Dream On…..

In a recent Chronicle of Higher Education article entitled “Keeping Tenured Professors Engaged,” a number of strategies are discussed, including peer-to-peer guidance and modifying the allocation of faculty’s responsibilities among teaching, scholarship, and service.  It’s unlikely, however, that any institution has been more creative in addressing this issue than Stanford University, which will initiate its Noble Slumbers program in September 2018. 

In a press conference held on Thursday, Stanford President Marc Tessier-Lavigne noted that “historically, Stanford has been a leader in research on the functions of sleep, as well as sleep disorders.  And, like other schools, we face the challenge of dealing with tenured faculty members in their late 50’s, 60’s, and 70’s who, quite frankly, are sometimes no longer able to consistently ‘get the ball over the plate,’ if you know what I mean.  Increasingly, our students complain about professors who nod off while delivering lectures, resembling  horses that doze, standing in their stalls, before they’ve finished their hay.  This is an incredibly awkward situation when you have 300 students sitting in a large lecture hall.  It’s not unusual to have a student in the back of the auditorium yell, ‘Is he dead?  I’m pretty sure he’s dead.  If he’s dead, can we leave?’  Almost always, the answer to the first question is NO, and the professor is profoundly embarrassed.”

In the Noble Slumbers program, any tenured professor who is 55 or older can fulfill his or her teaching load by serving as a subject in a sleep study conducted by a Stanford researcher.  Four days a week the faculty member will come to campus at 9:00 am and go to bed in one of the University’s sleep labs.  At 3:00 pm he or she will be awakened and allowed to go home.

The offices of these professors will be assigned to adjunct faculty, so that the latter will no longer need to hold office hours in Stanford’s small number of uni-sex bathrooms scattered around the campus.  In the words of President Tessier-Lavigne, “This is a win-win!  No more faculty-student discussions of term paper topics while toilets flush — or even worse, don’t flush — in the background!”

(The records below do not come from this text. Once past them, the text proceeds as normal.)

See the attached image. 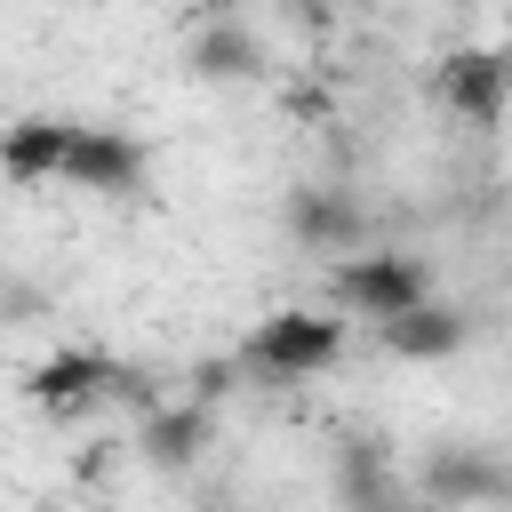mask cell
I'll use <instances>...</instances> for the list:
<instances>
[{
    "label": "cell",
    "instance_id": "5",
    "mask_svg": "<svg viewBox=\"0 0 512 512\" xmlns=\"http://www.w3.org/2000/svg\"><path fill=\"white\" fill-rule=\"evenodd\" d=\"M128 376L104 360V352H88V344H64V352H48L32 376H24V400L40 408V416H80V408H96L104 392H120Z\"/></svg>",
    "mask_w": 512,
    "mask_h": 512
},
{
    "label": "cell",
    "instance_id": "10",
    "mask_svg": "<svg viewBox=\"0 0 512 512\" xmlns=\"http://www.w3.org/2000/svg\"><path fill=\"white\" fill-rule=\"evenodd\" d=\"M416 496H432V504H504L512 464H488L480 448H432L424 472H416Z\"/></svg>",
    "mask_w": 512,
    "mask_h": 512
},
{
    "label": "cell",
    "instance_id": "12",
    "mask_svg": "<svg viewBox=\"0 0 512 512\" xmlns=\"http://www.w3.org/2000/svg\"><path fill=\"white\" fill-rule=\"evenodd\" d=\"M336 496H344V504H392V496H400V480H392V456H384L376 440H352V448H336Z\"/></svg>",
    "mask_w": 512,
    "mask_h": 512
},
{
    "label": "cell",
    "instance_id": "11",
    "mask_svg": "<svg viewBox=\"0 0 512 512\" xmlns=\"http://www.w3.org/2000/svg\"><path fill=\"white\" fill-rule=\"evenodd\" d=\"M208 448H216V416H208L200 400L152 408V416H144V432H136V456H144L152 472H192Z\"/></svg>",
    "mask_w": 512,
    "mask_h": 512
},
{
    "label": "cell",
    "instance_id": "8",
    "mask_svg": "<svg viewBox=\"0 0 512 512\" xmlns=\"http://www.w3.org/2000/svg\"><path fill=\"white\" fill-rule=\"evenodd\" d=\"M376 336H384V352L392 360H456L464 344H472V312L464 304H408V312H392V320H376Z\"/></svg>",
    "mask_w": 512,
    "mask_h": 512
},
{
    "label": "cell",
    "instance_id": "6",
    "mask_svg": "<svg viewBox=\"0 0 512 512\" xmlns=\"http://www.w3.org/2000/svg\"><path fill=\"white\" fill-rule=\"evenodd\" d=\"M432 88H440V104H448L456 120L488 128V120L512 112V48H456Z\"/></svg>",
    "mask_w": 512,
    "mask_h": 512
},
{
    "label": "cell",
    "instance_id": "1",
    "mask_svg": "<svg viewBox=\"0 0 512 512\" xmlns=\"http://www.w3.org/2000/svg\"><path fill=\"white\" fill-rule=\"evenodd\" d=\"M336 352H344V320H328V312H312V304L264 312V320L248 328V344H240L248 376H280V384H296V376H320Z\"/></svg>",
    "mask_w": 512,
    "mask_h": 512
},
{
    "label": "cell",
    "instance_id": "9",
    "mask_svg": "<svg viewBox=\"0 0 512 512\" xmlns=\"http://www.w3.org/2000/svg\"><path fill=\"white\" fill-rule=\"evenodd\" d=\"M64 152H72L64 112H24L0 128V176L8 184H64Z\"/></svg>",
    "mask_w": 512,
    "mask_h": 512
},
{
    "label": "cell",
    "instance_id": "4",
    "mask_svg": "<svg viewBox=\"0 0 512 512\" xmlns=\"http://www.w3.org/2000/svg\"><path fill=\"white\" fill-rule=\"evenodd\" d=\"M144 144L128 128H96V120H72V152H64V184L72 192H96V200H128L144 192Z\"/></svg>",
    "mask_w": 512,
    "mask_h": 512
},
{
    "label": "cell",
    "instance_id": "2",
    "mask_svg": "<svg viewBox=\"0 0 512 512\" xmlns=\"http://www.w3.org/2000/svg\"><path fill=\"white\" fill-rule=\"evenodd\" d=\"M424 296H432V264L408 256V248H368V256H352L336 272V304L352 320H392V312H408Z\"/></svg>",
    "mask_w": 512,
    "mask_h": 512
},
{
    "label": "cell",
    "instance_id": "7",
    "mask_svg": "<svg viewBox=\"0 0 512 512\" xmlns=\"http://www.w3.org/2000/svg\"><path fill=\"white\" fill-rule=\"evenodd\" d=\"M184 72L208 80V88H256L264 80V40L248 24H232V16H216V24H200L184 40Z\"/></svg>",
    "mask_w": 512,
    "mask_h": 512
},
{
    "label": "cell",
    "instance_id": "3",
    "mask_svg": "<svg viewBox=\"0 0 512 512\" xmlns=\"http://www.w3.org/2000/svg\"><path fill=\"white\" fill-rule=\"evenodd\" d=\"M280 232H288L304 256H344V248L368 240V208H360L352 184H288Z\"/></svg>",
    "mask_w": 512,
    "mask_h": 512
}]
</instances>
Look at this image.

Most of the tenured faculty who are eligible to participate in Noble Slumbers are excited at the prospect.  As Stanley Grosk-Yippen, a 73-year-old chemistry professor who hasn’t discovered a new element for the Periodic Table since 1981, observes, “I admit that my days as an academic wunderkind are in the distant past.  This new program will give me an opportunity to………….”

Zzzz.

May the REM cycle be with you, Professor.